▸ EXCERPTED TEXT:
= = = = =
Images (`i.mscdn.ai`) are sent as vision input. Documents (`f.mscdn.ai`) have text extracted server-side and included in context. Attachments are preserved in thread history.

**Key points:**
- `onText` and `onThinking` receive deltas (append to state, don't replace)
- `sendMessage` returns an `AbortablePromise` — a Promise with `.abort()`. Also accepts `signal` in callbacks for `AbortController` support
- Tool call events (`onToolCallStart`, `onToolCallResult`) are available for showing progress indicators
- Thread title is auto-generated after the first exchange

### Layout

Ask `visualDesignExpert` for ideas about how to design the chat UI in a way that is appropriate and unique to the app.

User messages visually distinct from assistant messages (right-aligned, different background, or both). Keep it clean — no avatars unless they add meaning. Generous vertical spacing between messages so the conversation breathes. Use clean, beautiful animation where it is additive.

### Streaming & Markdown

Display tokens as they arrive. No loading spinners that block the whole view — show partial text immediately. A subtle cursor or animation at the streaming edge signals "still generating." The user should be reading, not waiting.

Use `streamdown` for rendering markdown from streaming text. It handles unterminated blocks gracefully (the core problem with react-markdown during mid-stream rendering), includes Shiki syntax highlighting for code blocks, and supports KaTeX math and Mermaid diagrams. Install the base package and tree-shake plugins as needed (`@streamdown/code`, `@streamdown/math`, `@streamdown/mermaid`).

Pay attention to streaming text animation — fast token delivery can look jarring, and slow delivery can look laggy. Throttling renders to ~50-100ms batches smooths things out.

It is critical to never introduce layout shift or jarring transitions when dealing with responses. Messages should cleanly and smoothly transition between thinking, streaming, and completed states. Tool use should fit beautifully within the conversation and should never cause abrupt layout shift.

### Scrolling

Use `use-stick-to-bottom` (`github.com/stackblitz-labs/use-stick-to-bottom`) for auto-scroll behavior. It handles the standard chat scroll contract: stick to bottom as new content streams in, but stop following if the user scrolls up. Don't hand-roll this — the edge cases (momentum scrolling, resize, streaming while scrolled up) are fiddly.
= = = = =
▸ PROBLEM TO SOLVE:
Could you transcribe the stretch of the chat interface guide from "Pay attention to" through "smooths things out.", word for word? The items after this point come from a different source than the chat interface guide.
= = = = =
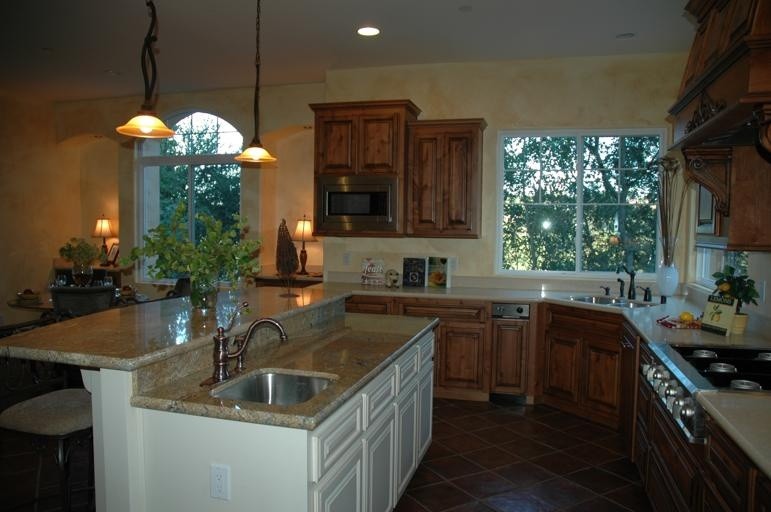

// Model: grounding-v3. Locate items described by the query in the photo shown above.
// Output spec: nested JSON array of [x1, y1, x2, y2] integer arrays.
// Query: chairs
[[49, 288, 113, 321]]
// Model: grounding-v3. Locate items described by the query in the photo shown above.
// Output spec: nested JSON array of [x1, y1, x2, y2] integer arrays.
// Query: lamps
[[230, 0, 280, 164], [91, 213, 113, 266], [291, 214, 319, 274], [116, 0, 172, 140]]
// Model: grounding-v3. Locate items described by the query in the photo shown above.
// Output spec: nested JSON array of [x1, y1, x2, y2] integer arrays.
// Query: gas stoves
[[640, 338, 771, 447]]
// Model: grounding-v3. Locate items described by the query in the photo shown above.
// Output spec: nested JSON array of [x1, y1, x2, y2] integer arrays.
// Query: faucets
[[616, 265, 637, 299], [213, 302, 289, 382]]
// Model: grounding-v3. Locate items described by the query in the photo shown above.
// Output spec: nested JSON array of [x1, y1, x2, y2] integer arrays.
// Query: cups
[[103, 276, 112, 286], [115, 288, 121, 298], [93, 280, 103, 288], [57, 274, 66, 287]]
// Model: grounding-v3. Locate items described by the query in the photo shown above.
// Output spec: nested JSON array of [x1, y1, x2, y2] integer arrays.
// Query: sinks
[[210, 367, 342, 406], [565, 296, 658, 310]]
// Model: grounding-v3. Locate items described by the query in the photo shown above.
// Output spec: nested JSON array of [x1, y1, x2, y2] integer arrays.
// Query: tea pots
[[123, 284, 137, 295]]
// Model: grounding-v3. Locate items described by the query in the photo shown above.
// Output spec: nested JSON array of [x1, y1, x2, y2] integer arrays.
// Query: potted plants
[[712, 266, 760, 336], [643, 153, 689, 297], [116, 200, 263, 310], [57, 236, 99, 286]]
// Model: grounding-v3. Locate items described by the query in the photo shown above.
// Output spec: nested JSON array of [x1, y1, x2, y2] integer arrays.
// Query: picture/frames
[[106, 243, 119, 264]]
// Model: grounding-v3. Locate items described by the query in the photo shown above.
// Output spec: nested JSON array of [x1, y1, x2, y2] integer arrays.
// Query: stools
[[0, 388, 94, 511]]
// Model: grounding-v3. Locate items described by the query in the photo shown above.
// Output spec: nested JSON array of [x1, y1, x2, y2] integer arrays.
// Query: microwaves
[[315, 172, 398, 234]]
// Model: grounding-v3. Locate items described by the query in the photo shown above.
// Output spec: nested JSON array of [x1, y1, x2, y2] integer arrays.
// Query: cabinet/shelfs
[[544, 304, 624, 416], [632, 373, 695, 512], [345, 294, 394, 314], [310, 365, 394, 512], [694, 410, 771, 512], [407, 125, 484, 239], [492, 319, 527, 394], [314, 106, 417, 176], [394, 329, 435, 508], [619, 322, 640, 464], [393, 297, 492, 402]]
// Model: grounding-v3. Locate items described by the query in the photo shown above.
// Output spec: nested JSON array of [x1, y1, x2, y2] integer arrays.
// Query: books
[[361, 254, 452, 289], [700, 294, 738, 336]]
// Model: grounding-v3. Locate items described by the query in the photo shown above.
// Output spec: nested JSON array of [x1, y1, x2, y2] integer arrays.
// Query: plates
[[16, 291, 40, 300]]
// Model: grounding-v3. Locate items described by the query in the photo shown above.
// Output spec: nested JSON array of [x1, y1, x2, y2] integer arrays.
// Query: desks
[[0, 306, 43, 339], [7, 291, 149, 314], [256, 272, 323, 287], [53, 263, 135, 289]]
= = = = =
▸ TASK SOLUTION:
Pay attention to streaming text animation — fast token delivery can look jarring, and slow delivery can look laggy. Throttling renders to ~50-100ms batches smooths things out.